For concession and PPP projects currently being structured, it is recommendable that contracts include the procedure for reviewing the tax assumptions of the project, including a period to identify the main impacts, the scenarios in which “injunctive” measures of rebalancing may be implemented, and the formalization by means of a contractual amendment, so as to minimize impacts and ensure the stability of the projects until the new tax regime is duly established.

In the same sense, for ongoing concession and PPP projects, the impacts of the tax reform will have to be assessed once the regulations are enacted, in light of both art. 9, paragraph 3, of Law No. 8,987/1995, pursuant to which the creation, change or extinction of any taxes or legal charges after the bid proposal (except for income taxes) trigger a contractual revision whenever there is proven impact, and the risk allocation section of the contract.

Change/Elimination of CAPEX Incentives in Contracts

Another relevant point in the tax reform for concessionaires is the possible elimination of tax incentives that provide for the exemption of indirect taxes on CAPEX through suspension (e.g., REIDI for PIS/COFINS) and deferral/exemption (e.g., ICMS).

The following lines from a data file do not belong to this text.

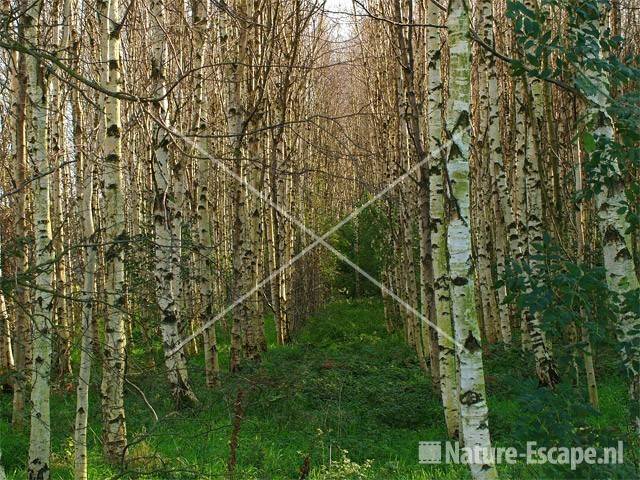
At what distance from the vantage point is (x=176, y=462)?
20.8 ft

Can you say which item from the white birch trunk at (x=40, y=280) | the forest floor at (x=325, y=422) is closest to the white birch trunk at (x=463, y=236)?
the forest floor at (x=325, y=422)

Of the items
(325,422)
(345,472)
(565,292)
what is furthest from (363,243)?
(565,292)

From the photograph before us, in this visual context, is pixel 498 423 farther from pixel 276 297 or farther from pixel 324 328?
pixel 324 328

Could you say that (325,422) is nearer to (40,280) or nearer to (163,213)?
(163,213)

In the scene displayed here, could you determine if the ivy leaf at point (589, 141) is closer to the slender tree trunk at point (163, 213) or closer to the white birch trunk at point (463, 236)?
the white birch trunk at point (463, 236)

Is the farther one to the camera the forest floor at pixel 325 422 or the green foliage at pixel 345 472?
the green foliage at pixel 345 472

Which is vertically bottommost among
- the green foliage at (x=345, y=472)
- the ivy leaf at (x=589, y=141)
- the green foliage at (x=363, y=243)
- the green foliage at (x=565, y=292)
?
the green foliage at (x=345, y=472)

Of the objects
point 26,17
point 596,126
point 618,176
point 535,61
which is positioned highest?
point 26,17

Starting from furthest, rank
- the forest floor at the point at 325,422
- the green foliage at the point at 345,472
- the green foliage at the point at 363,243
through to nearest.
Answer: the green foliage at the point at 363,243 < the green foliage at the point at 345,472 < the forest floor at the point at 325,422

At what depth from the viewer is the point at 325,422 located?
8.11m

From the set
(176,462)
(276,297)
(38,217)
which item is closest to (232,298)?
(38,217)

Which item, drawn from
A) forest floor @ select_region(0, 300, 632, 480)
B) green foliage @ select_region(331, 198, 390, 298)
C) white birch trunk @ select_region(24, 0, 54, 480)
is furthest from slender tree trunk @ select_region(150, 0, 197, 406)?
green foliage @ select_region(331, 198, 390, 298)

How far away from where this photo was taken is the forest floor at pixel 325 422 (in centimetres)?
400

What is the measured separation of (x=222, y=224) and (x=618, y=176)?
16.0m
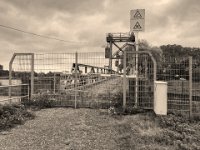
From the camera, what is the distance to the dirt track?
6.14m

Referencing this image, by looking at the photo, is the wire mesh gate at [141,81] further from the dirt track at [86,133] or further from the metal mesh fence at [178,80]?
the dirt track at [86,133]

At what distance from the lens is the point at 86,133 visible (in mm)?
7020

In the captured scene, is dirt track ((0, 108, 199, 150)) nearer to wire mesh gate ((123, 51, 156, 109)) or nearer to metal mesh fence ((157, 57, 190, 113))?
wire mesh gate ((123, 51, 156, 109))

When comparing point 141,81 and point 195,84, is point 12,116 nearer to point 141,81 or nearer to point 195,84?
point 141,81

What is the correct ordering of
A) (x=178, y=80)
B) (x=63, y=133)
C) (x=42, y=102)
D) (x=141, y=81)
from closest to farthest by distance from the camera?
(x=63, y=133) < (x=178, y=80) < (x=141, y=81) < (x=42, y=102)

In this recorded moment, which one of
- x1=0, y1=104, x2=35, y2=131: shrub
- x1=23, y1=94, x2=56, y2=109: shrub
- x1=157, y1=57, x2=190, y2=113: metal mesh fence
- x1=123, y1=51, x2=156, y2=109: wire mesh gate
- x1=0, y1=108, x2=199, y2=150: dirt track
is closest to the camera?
x1=0, y1=108, x2=199, y2=150: dirt track

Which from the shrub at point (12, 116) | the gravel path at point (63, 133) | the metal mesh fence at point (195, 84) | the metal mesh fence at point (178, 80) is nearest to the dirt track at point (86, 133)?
the gravel path at point (63, 133)

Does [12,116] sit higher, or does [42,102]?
[42,102]

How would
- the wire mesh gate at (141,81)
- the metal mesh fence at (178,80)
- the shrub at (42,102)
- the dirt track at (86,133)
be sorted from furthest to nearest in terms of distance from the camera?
the shrub at (42,102), the wire mesh gate at (141,81), the metal mesh fence at (178,80), the dirt track at (86,133)

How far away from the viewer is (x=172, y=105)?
9312mm

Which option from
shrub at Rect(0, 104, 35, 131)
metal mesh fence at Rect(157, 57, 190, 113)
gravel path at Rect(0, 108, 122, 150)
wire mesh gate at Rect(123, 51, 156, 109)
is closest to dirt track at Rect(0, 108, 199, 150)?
gravel path at Rect(0, 108, 122, 150)

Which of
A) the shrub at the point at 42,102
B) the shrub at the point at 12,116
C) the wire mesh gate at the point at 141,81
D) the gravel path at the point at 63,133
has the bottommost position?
the gravel path at the point at 63,133

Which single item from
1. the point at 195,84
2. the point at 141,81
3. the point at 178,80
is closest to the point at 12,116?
the point at 141,81

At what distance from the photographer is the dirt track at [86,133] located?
6.14 metres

Depending on the tax policy option adopted, the current suspension/deferral/exemption mechanisms can be replaced by other forms of relief, such as:

  • Immediate reimbursement (in a current account) of the amount of IBS/CBS levied on the purchase of equipment/services linked to the concession or
  • The creation of special regimes similar to REIDI for IBS/CBS for public service concessionaires.

So public service concessions and PPPs may have the existence of current incentives taken into account in their CAPEX and OPEX costs (linked to the concession) – in some cases due to an express determination of the bidding notice. Therefore, the concrete impact of upcoming regulation of the National Congress – based on a comprehensive assessment – will determine the need of contractual revision.

5) Income Tax Reform (to Be Presented by the Government in 2024)

The government has promised to submit a bill to Congress within 90 days (from December 20, 2023) on income tax reform for both individuals and companies. It appears that dividends received by individuals will be taxed , but it is unclear whether dividends received by companies will also be taxed.

Other countries that have made recent income tax reforms have not taxed dividends received by legal entities. In Brazil, the tax reform discussions (and the latest bills presented) suggest that the government will include taxation of dividends received by legal entities and a mechanism will be implemented to avoid “cascading” taxation. For example, the dividends might be taxed by withholding IRRF and allowing a sub-holding company to use the IRRF levied on dividends received to write off the IRRF levied on dividends distributed to the holding company.

However, even with the mitigating element of cascading taxation, the income tax reform tends to increase taxation on profits compared to the scenario that currently exists for the infrastructure sector (exempt dividends + non-taxation of private equity investment funds).